- **Exercise aim**
Transcribe exactly the entries from the "common name: blue wildebeest" line to the end, both included, minus pictures.

[Collected data]
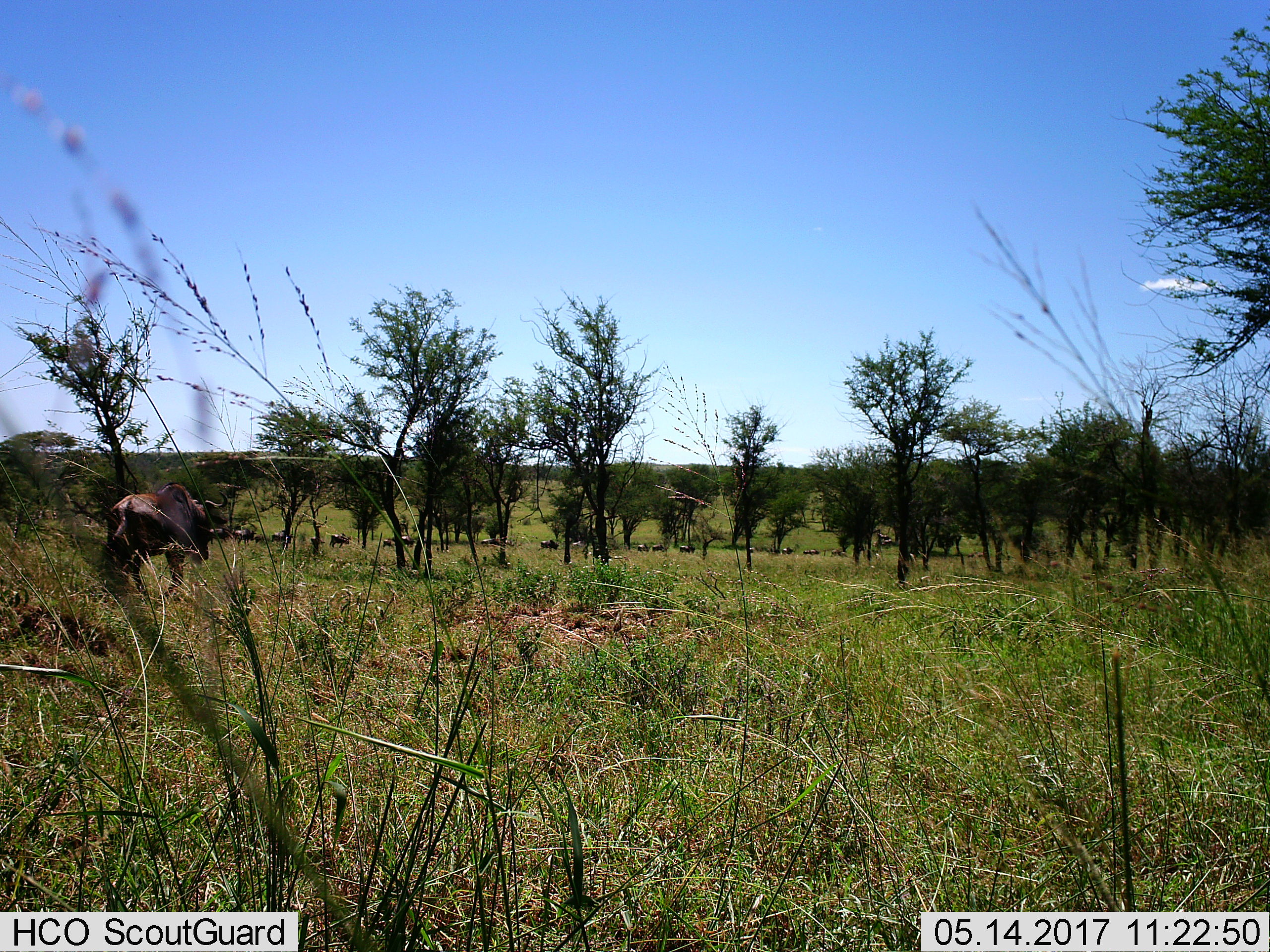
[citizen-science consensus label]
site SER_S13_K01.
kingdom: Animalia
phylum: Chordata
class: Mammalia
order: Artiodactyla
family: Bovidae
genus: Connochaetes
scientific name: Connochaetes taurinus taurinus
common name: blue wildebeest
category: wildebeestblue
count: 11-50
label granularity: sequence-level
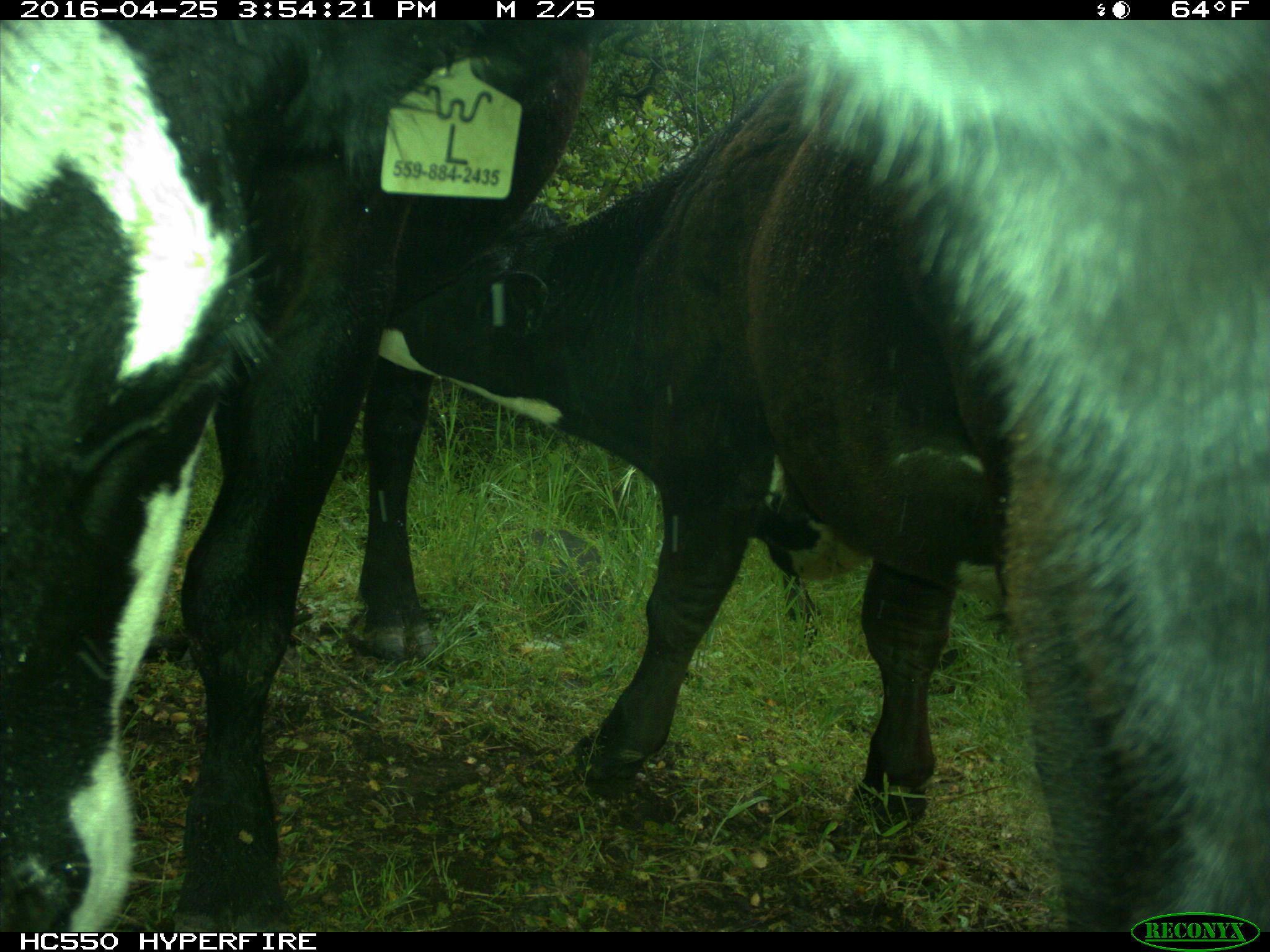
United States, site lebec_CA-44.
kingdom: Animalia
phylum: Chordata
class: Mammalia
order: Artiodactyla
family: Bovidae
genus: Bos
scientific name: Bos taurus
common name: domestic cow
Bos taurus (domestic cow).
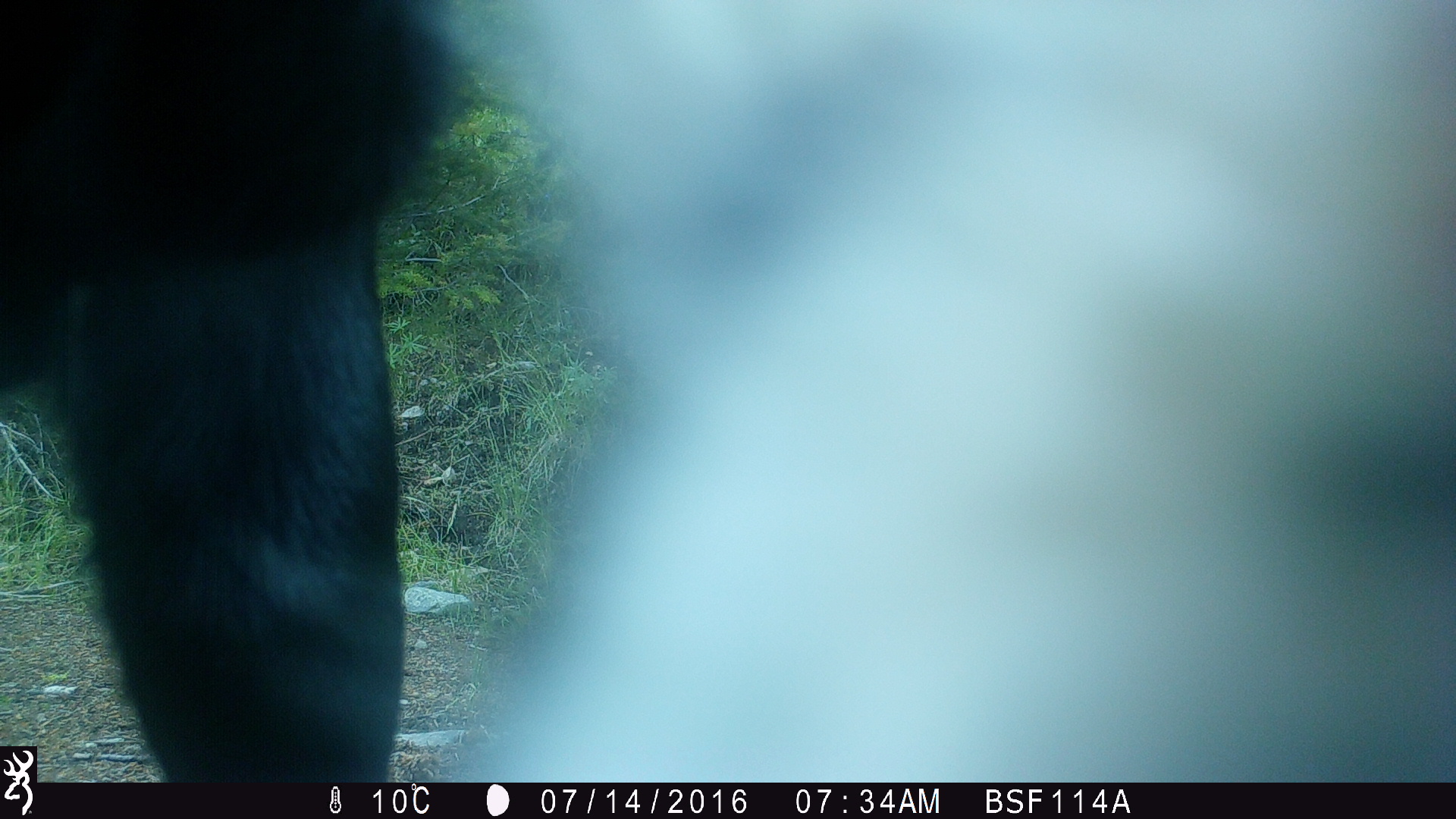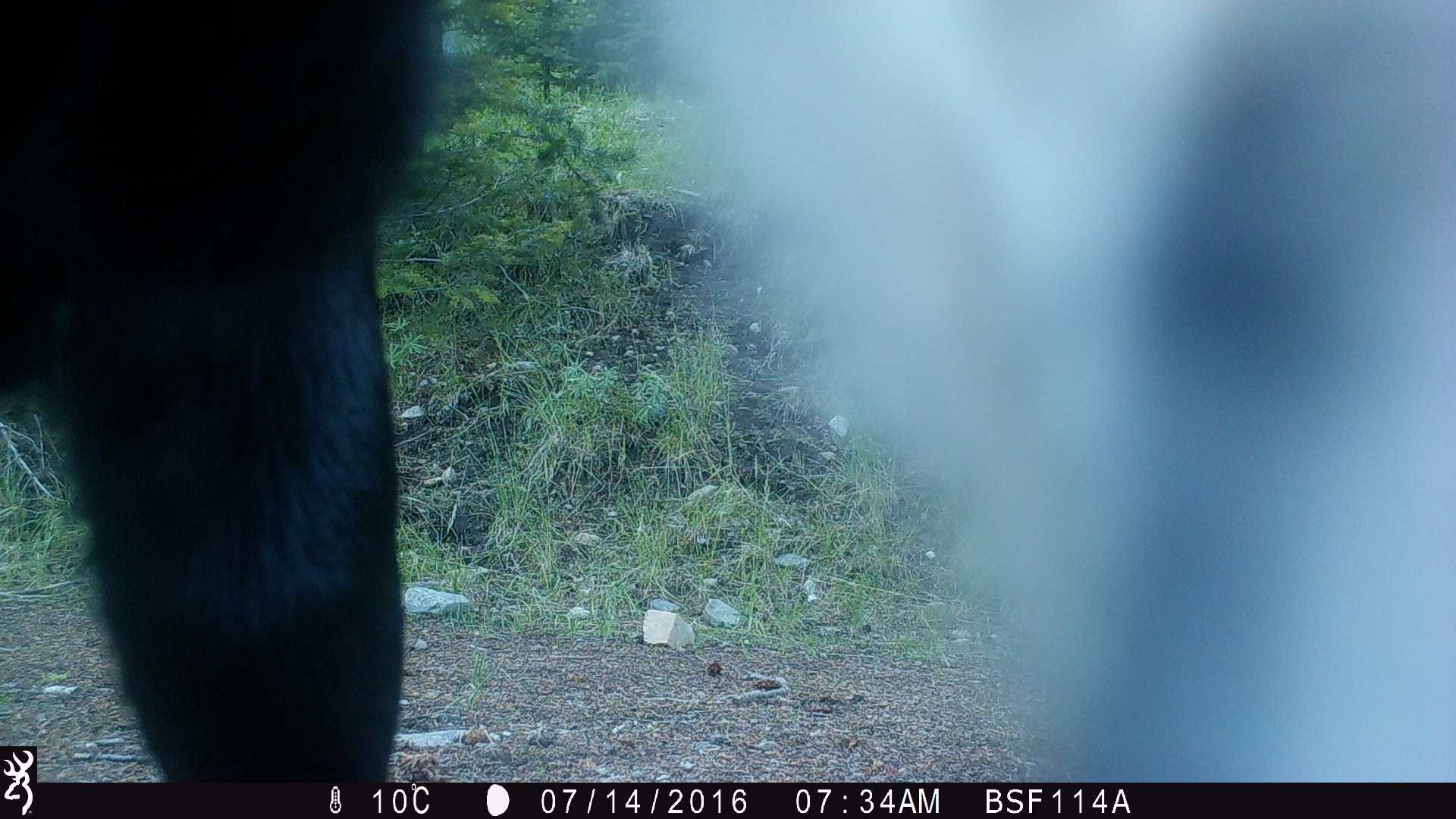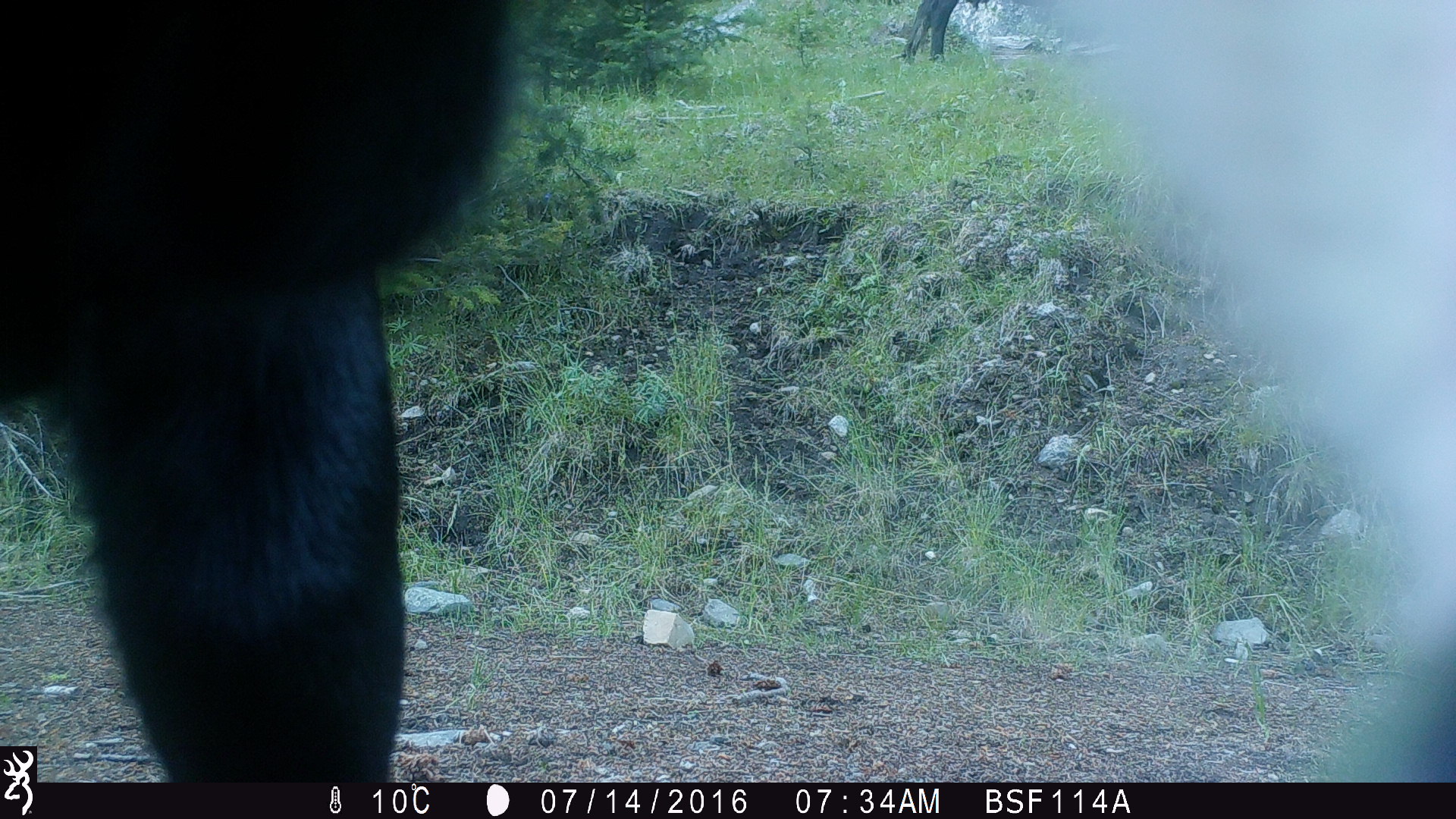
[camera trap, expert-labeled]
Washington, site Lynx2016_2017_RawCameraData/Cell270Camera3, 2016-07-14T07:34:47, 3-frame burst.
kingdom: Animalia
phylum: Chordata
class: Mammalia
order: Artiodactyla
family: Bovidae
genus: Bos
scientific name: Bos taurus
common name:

- **Result**
common name: blue wildebeest
category: wildebeestblue
count: 11-50
label granularity: sequence-level
United States, site lebec_CA-44.
kingdom: Animalia
phylum: Chordata
class: Mammalia
order: Artiodactyla
family: Bovidae
genus: Bos
scientific name: Bos taurus
common name: domestic cow
Bos taurus (domestic cow).
[camera trap, expert-labeled]
Washington, site Lynx2016_2017_RawCameraData/Cell270Camera3, 2016-07-14T07:34:47, 3-frame burst.
kingdom: Animalia
phylum: Chordata
class: Mammalia
order: Artiodactyla
family: Bovidae
genus: Bos
scientific name: Bos taurus
common name:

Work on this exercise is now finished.